Category Archives: Development

Saving pandas with nginx/memcache

by Mauro

During the time when we were building the server environment for a new version of one of our community pages, we tested many different server applications and architectures. One thing which brought us a big speed and efficiency improvement was the combination of Nginx, Memcached and PHP-FPM which we are using and which I’m going to line out here.

First I’ll need to introduce the three main components a little.

  • Nginx is an extremely efficient high performance webserver. Actually its not only a webserver, but I call it that since its other functionalities are crap (subjective opinion). For serving HTTP it provides many things like very advanced URL rewriting and content filtering that includes subrequests to HTTP, FastCGI, Memcache and other backends.
    nginx-logo
  • Memcached is a popular and well known small, fast and simple key-value cache. Memcached
  • FPM is a patch for PHP and stands for FastCGI Process Manager. As the name says it manages processes to serve FastCGI. We first tried to use the spawn-fcgi process manager that comes with the Lighttpd package, but FPM proved to be more reliable and it has some nice features which spawn-fcgi doesn’t provide.

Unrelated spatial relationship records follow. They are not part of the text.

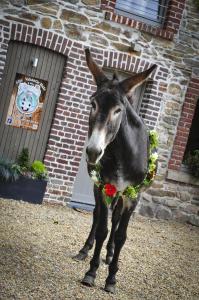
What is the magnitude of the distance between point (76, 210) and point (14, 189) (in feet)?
4.61

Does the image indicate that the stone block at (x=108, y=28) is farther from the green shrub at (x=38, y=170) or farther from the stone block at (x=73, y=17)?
the green shrub at (x=38, y=170)

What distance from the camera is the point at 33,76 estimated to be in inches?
349

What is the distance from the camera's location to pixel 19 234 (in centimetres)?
638

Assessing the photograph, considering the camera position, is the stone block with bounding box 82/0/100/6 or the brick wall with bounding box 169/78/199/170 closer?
the stone block with bounding box 82/0/100/6

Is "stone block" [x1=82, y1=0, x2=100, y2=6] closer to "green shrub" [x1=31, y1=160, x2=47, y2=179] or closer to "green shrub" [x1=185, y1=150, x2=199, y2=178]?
"green shrub" [x1=31, y1=160, x2=47, y2=179]

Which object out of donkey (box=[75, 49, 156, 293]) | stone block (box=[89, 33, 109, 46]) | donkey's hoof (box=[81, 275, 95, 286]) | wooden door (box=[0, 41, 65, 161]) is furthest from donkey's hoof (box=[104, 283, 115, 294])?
stone block (box=[89, 33, 109, 46])

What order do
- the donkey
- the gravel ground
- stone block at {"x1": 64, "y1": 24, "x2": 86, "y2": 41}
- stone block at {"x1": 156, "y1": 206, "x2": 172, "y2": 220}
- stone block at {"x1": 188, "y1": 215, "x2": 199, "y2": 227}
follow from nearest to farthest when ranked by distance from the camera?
the donkey, the gravel ground, stone block at {"x1": 64, "y1": 24, "x2": 86, "y2": 41}, stone block at {"x1": 156, "y1": 206, "x2": 172, "y2": 220}, stone block at {"x1": 188, "y1": 215, "x2": 199, "y2": 227}

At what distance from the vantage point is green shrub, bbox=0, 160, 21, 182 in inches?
322

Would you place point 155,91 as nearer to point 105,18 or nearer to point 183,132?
point 183,132

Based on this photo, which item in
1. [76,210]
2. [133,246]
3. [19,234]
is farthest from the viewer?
[76,210]

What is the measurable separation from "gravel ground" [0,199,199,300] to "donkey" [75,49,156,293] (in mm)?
382

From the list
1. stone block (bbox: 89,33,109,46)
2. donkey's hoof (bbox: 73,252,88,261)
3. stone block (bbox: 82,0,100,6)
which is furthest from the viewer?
stone block (bbox: 89,33,109,46)

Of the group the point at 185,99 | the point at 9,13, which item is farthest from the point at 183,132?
the point at 9,13

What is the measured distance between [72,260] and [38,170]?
3148mm
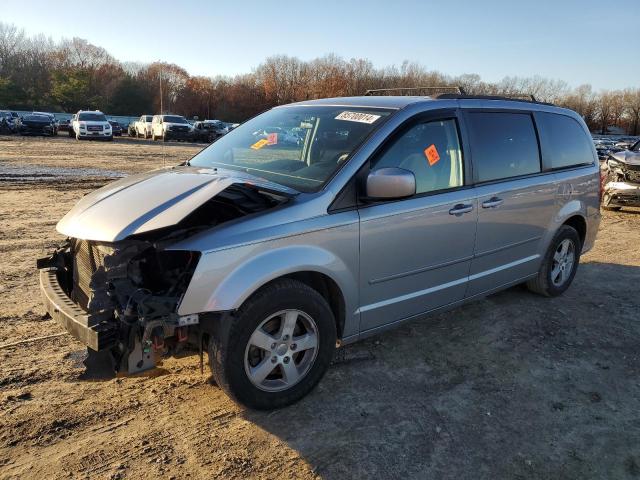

PHP-FPM

In our setup we use Nginx as webserver in front of the environment and first entry point for user requests. For each request to non-static files it creates a FastCGI request and forwards it back to the right PHP Cluster.

Caching makes more sense on static content, so we make it static

On our site we serve a community in which each user has a profile that can be seen by other users. Those profiles are probably the most accessed part of the page, so it makes sense to think twice about how to cache them. Big parts of the profiles are more or less static, the users usually don’t change their profile data every day. So first we had to extract all the more dynamic parts, like the guestbook or the users recent forum posts from the profile by loading them via ajax. Now that we load those things on a separate request, we can start treating the profiles as almost static pages.

First steps with the new environment

In the first few months when we started serving the new version to users as a beta, all the requests to profiles arrived on the PHP cluster as FastCGI requests. To serve a request, PHP loaded the whole framework, checked if the profile was already on Memcache, and if not it generated the profile and stored it on the Memcache cluster. If the same profile got requested again, the FastCGI request went back to the PHP again and the PHP loaded the whole framework again only to check the Memcache.

blog nginx-memcache pic1

Improvement

If a profile got stored on the Memcache by PHP already, it doesn’t make much sense to load the whole, in our case really heavy, PHP framework again just to decide that it doesn’t need to regenerate the profile but read it from the cache instead. Luckily Nginx provides a really nice functionality to do subrequests to Memcache directly.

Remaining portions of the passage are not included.